Set down every record below exactly as it stands.

··· Exercise data

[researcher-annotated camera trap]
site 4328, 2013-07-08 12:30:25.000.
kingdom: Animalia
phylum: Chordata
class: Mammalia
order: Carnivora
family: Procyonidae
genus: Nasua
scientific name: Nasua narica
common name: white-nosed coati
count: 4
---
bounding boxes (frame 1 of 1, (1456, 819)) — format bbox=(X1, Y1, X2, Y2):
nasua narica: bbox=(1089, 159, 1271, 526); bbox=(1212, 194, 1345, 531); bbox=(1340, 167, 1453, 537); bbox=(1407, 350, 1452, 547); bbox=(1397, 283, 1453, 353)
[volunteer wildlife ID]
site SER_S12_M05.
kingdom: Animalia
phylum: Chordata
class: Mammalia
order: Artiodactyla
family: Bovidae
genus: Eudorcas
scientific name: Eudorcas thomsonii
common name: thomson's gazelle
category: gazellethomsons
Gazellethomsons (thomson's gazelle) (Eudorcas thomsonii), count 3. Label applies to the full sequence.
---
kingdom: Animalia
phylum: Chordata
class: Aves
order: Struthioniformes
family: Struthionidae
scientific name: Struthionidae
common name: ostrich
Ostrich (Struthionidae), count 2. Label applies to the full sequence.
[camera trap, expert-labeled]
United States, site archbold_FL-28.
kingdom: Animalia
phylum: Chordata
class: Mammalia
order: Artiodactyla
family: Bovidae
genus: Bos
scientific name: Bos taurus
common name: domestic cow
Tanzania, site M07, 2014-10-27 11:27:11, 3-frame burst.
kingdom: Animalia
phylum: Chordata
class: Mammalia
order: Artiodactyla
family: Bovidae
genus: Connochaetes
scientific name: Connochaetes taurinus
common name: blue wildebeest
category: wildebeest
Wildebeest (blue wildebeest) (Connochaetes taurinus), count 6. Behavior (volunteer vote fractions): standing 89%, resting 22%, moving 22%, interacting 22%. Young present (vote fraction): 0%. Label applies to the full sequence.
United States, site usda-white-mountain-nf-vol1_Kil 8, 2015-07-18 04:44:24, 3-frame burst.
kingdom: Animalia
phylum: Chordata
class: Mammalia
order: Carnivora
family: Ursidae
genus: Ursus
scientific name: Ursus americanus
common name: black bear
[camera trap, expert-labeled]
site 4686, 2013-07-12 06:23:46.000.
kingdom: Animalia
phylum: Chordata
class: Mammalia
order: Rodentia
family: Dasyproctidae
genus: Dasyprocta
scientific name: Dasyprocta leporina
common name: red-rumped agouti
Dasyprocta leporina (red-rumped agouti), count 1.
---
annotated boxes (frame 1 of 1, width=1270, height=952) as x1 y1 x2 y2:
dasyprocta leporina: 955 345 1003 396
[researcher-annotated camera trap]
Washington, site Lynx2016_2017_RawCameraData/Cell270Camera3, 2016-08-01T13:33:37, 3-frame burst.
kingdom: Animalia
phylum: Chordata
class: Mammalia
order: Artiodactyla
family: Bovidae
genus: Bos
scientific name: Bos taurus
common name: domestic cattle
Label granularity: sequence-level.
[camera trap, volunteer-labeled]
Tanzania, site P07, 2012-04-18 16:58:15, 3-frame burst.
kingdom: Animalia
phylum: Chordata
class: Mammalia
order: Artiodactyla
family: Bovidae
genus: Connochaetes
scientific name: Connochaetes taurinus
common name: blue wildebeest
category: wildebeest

······

— Response below —
[researcher-annotated camera trap]
site 4328, 2013-07-08 12:30:25.000.
kingdom: Animalia
phylum: Chordata
class: Mammalia
order: Carnivora
family: Procyonidae
genus: Nasua
scientific name: Nasua narica
common name: white-nosed coati
count: 4
---
bounding boxes (frame 1 of 1, (1456, 819)) — format bbox=(X1, Y1, X2, Y2):
nasua narica: bbox=(1089, 159, 1271, 526); bbox=(1212, 194, 1345, 531); bbox=(1340, 167, 1453, 537); bbox=(1407, 350, 1452, 547); bbox=(1397, 283, 1453, 353)
[volunteer wildlife ID]
site SER_S12_M05.
kingdom: Animalia
phylum: Chordata
class: Mammalia
order: Artiodactyla
family: Bovidae
genus: Eudorcas
scientific name: Eudorcas thomsonii
common name: thomson's gazelle
category: gazellethomsons
Gazellethomsons (thomson's gazelle) (Eudorcas thomsonii), count 3. Label applies to the full sequence.
---
kingdom: Animalia
phylum: Chordata
class: Aves
order: Struthioniformes
family: Struthionidae
scientific name: Struthionidae
common name: ostrich
Ostrich (Struthionidae), count 2. Label applies to the full sequence.
[camera trap, expert-labeled]
United States, site archbold_FL-28.
kingdom: Animalia
phylum: Chordata
class: Mammalia
order: Artiodactyla
family: Bovidae
genus: Bos
scientific name: Bos taurus
common name: domestic cow
Tanzania, site M07, 2014-10-27 11:27:11, 3-frame burst.
kingdom: Animalia
phylum: Chordata
class: Mammalia
order: Artiodactyla
family: Bovidae
genus: Connochaetes
scientific name: Connochaetes taurinus
common name: blue wildebeest
category: wildebeest
Wildebeest (blue wildebeest) (Connochaetes taurinus), count 6. Behavior (volunteer vote fractions): standing 89%, resting 22%, moving 22%, interacting 22%. Young present (vote fraction): 0%. Label applies to the full sequence.
United States, site usda-white-mountain-nf-vol1_Kil 8, 2015-07-18 04:44:24, 3-frame burst.
kingdom: Animalia
phylum: Chordata
class: Mammalia
order: Carnivora
family: Ursidae
genus: Ursus
scientific name: Ursus americanus
common name: black bear
[camera trap, expert-labeled]
site 4686, 2013-07-12 06:23:46.000.
kingdom: Animalia
phylum: Chordata
class: Mammalia
order: Rodentia
family: Dasyproctidae
genus: Dasyprocta
scientific name: Dasyprocta leporina
common name: red-rumped agouti
Dasyprocta leporina (red-rumped agouti), count 1.
---
annotated boxes (frame 1 of 1, width=1270, height=952) as x1 y1 x2 y2:
dasyprocta leporina: 955 345 1003 396
[researcher-annotated camera trap]
Washington, site Lynx2016_2017_RawCameraData/Cell270Camera3, 2016-08-01T13:33:37, 3-frame burst.
kingdom: Animalia
phylum: Chordata
class: Mammalia
order: Artiodactyla
family: Bovidae
genus: Bos
scientific name: Bos taurus
common name: domestic cattle
Label granularity: sequence-level.
[camera trap, volunteer-labeled]
Tanzania, site P07, 2012-04-18 16:58:15, 3-frame burst.
kingdom: Animalia
phylum: Chordata
class: Mammalia
order: Artiodactyla
family: Bovidae
genus: Connochaetes
scientific name: Connochaetes taurinus
common name: blue wildebeest
category: wildebeest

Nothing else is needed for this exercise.